## Task statement
Reproduce the data exactly. Omit no record.

## Extracted data
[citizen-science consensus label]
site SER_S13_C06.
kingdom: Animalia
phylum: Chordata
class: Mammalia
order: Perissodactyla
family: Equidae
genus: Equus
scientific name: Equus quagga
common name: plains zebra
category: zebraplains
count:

## Result of the task
[citizen-science consensus label]
site SER_S13_C06.
kingdom: Animalia
phylum: Chordata
class: Mammalia
order: Perissodactyla
family: Equidae
genus: Equus
scientific name: Equus quagga
common name: plains zebra
category: zebraplains
count:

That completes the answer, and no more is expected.